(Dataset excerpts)
= Beginning of Section =

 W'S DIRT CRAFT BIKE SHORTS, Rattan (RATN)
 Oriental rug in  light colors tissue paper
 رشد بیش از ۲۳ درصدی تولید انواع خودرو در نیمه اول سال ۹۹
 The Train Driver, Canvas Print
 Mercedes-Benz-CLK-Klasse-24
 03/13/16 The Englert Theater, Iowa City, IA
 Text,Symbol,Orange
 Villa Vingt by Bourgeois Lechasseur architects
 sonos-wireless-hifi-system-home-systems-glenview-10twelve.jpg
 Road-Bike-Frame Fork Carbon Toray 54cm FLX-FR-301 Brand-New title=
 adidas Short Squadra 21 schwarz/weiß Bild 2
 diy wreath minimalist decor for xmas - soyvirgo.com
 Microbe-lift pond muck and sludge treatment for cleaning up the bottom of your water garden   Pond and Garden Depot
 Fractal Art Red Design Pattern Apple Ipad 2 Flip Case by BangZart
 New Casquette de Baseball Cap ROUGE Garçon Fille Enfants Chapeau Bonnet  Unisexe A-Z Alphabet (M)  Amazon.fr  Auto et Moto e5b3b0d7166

= End of Section =

GOAL OF THE EXERCISE: Print the records above in full, exactly.

RESULT FOR THIS EXERCISE:
 W'S DIRT CRAFT BIKE SHORTS, Rattan (RATN)
 Oriental rug in  light colors tissue paper
 رشد بیش از ۲۳ درصدی تولید انواع خودرو در نیمه اول سال ۹۹
 The Train Driver, Canvas Print
 Mercedes-Benz-CLK-Klasse-24
 03/13/16 The Englert Theater, Iowa City, IA
 Text,Symbol,Orange
 Villa Vingt by Bourgeois Lechasseur architects
 sonos-wireless-hifi-system-home-systems-glenview-10twelve.jpg
 Road-Bike-Frame Fork Carbon Toray 54cm FLX-FR-301 Brand-New title=
 adidas Short Squadra 21 schwarz/weiß Bild 2
 diy wreath minimalist decor for xmas - soyvirgo.com
 Microbe-lift pond muck and sludge treatment for cleaning up the bottom of your water garden   Pond and Garden Depot
 Fractal Art Red Design Pattern Apple Ipad 2 Flip Case by BangZart
 New Casquette de Baseball Cap ROUGE Garçon Fille Enfants Chapeau Bonnet  Unisexe A-Z Alphabet (M)  Amazon.fr  Auto et Moto e5b3b0d7166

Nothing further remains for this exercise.